Interboro just received the new issue of Reclaim, the magazine we get for being members of Transportation Alternatives. After reading the issue's depressing story about the MTA's dire financial situation, and getting mad all over again at the State Legislature for nixing congestion pricing, voting "no" on east river tolls, and stealing $143 million from the MTA to plug budget gaps, we came across a story about a town in Colorado (Black Rock) that banned bicycle riding because it is in "the best interest of its citizens, its businesses." The latter are primarily casinos (the town's population is 118).
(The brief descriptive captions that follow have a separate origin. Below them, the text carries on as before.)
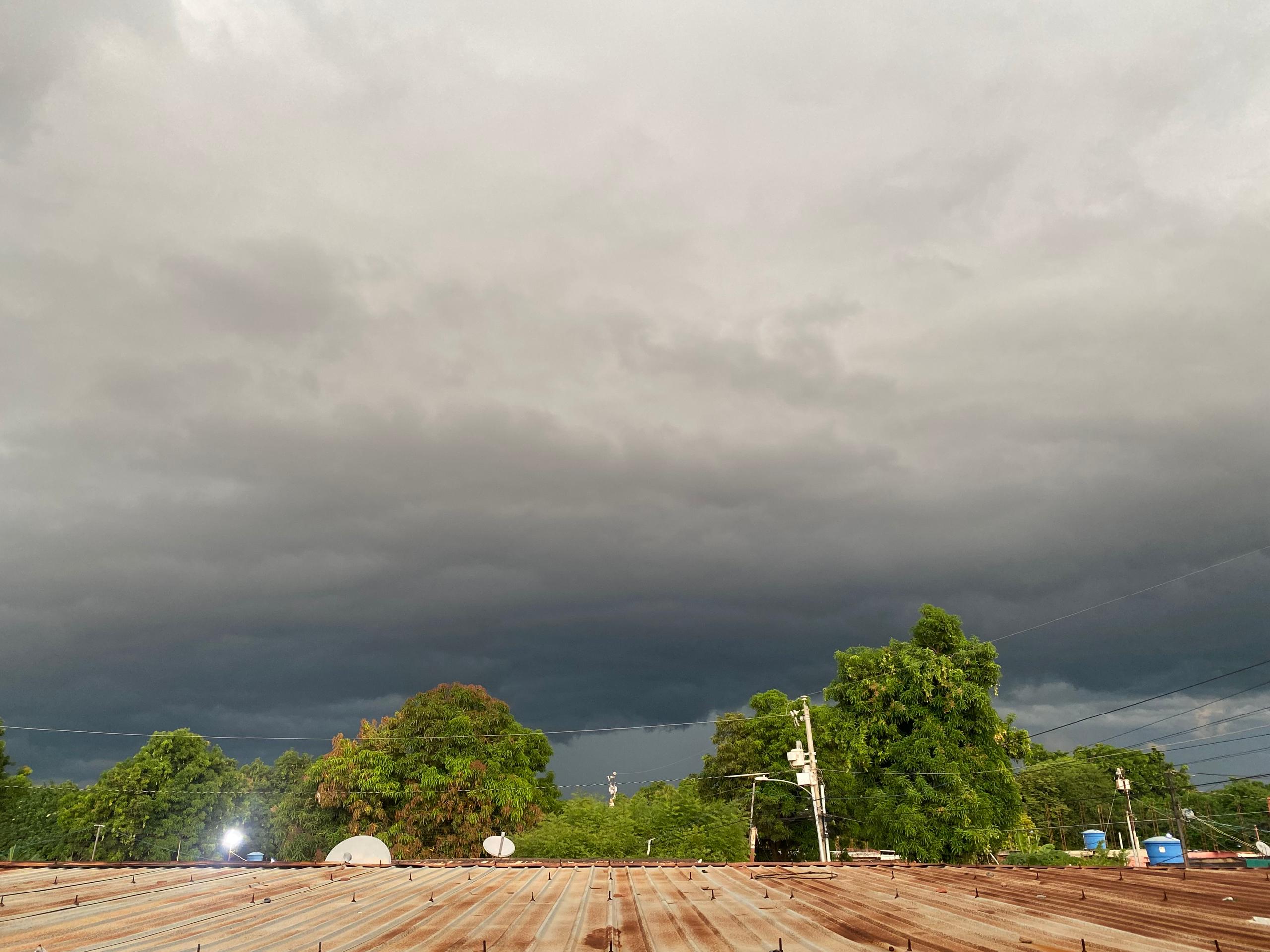 HAY TIEMPO: El paragua pa que no pase como ayer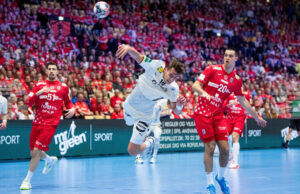 Германия надви Хърватия и се класира за четвърти път в историята на финал на европейски първенства по хандбал за мъже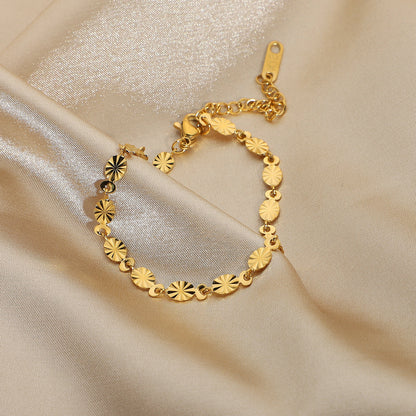 Pulsera de cadena con pétalos ovalados 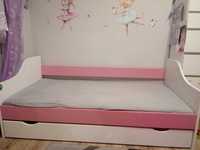Ładne różowe łóżeczko dla dziewczynki 165cm x 85 cm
Is this even legal? Is there a precedent for it? A quick Google search turns up a handful of bike bans and proposed bike bans: In Missouri, St. Charles County Council member Joe Brazil proposed banning bicycles from several roads around the town of Defiance. In Kansas, the community of De Soto banned bicycles from 83rd Street in their town, citing safety issues on a two-lane road with no shoulders. A bicycling.com article thinks that the Black Hawk ordinance is not enforceable, and that if it is not addressed, it could create a frightening legal precedent. The bicycling.com article concludes that in Colorado, where local authorities are authorized to regulate the operation of bicycles, cities do not have the authority to regulate whether you can operate your bicycle.
The good news is that it looks like the lawyer of good are fighting back against the lawyers of evil. There's even a "boycott Black Hawk" Facebook page (1,705 likes!).
In the meantime, "BICYCLE BAN" wins a place in our Arsenal of Exclusion.